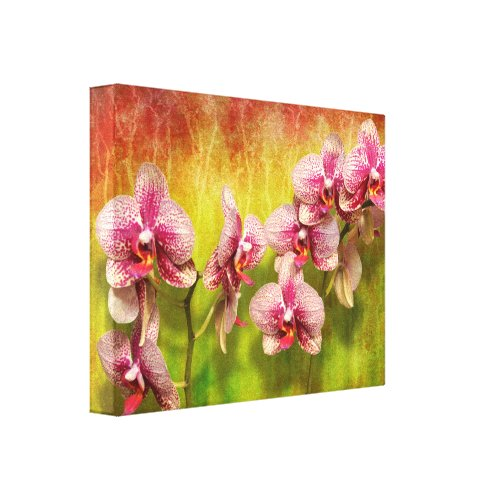 Orchid - Phalaenopsis - Simply a delight Canvas Print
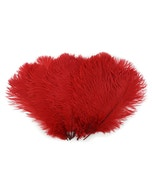 Ostrich Feather Drabs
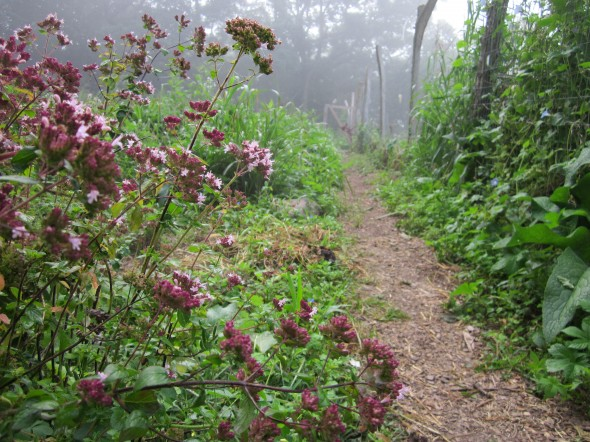 The Antioch College food forest, located on the Antioch Farm, includes locust, plum and pawpaw trees,  hazelnut bushes, jostaberries, wild chives and more, including this oregano. Take a tour on July 17. (Photo from antiochcollege.org)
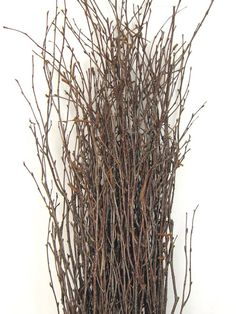 """For Centerpieces to attach Orchids to...    Birch Branches (Natural) 36-48"""" tall -  Bundle of 25   $12.99"""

What is being asked |
Would you reproduce the listing above exactly, without any of its images?

Your response |
 Orchid - Phalaenopsis - Simply a delight Canvas Print
 Ostrich Feather Drabs
 The Antioch College food forest, located on the Antioch Farm, includes locust, plum and pawpaw trees,  hazelnut bushes, jostaberries, wild chives and more, including this oregano. Take a tour on July 17. (Photo from antiochcollege.org)
 """For Centerpieces to attach Orchids to...    Birch Branches (Natural) 36-48"""" tall -  Bundle of 25   $12.99"""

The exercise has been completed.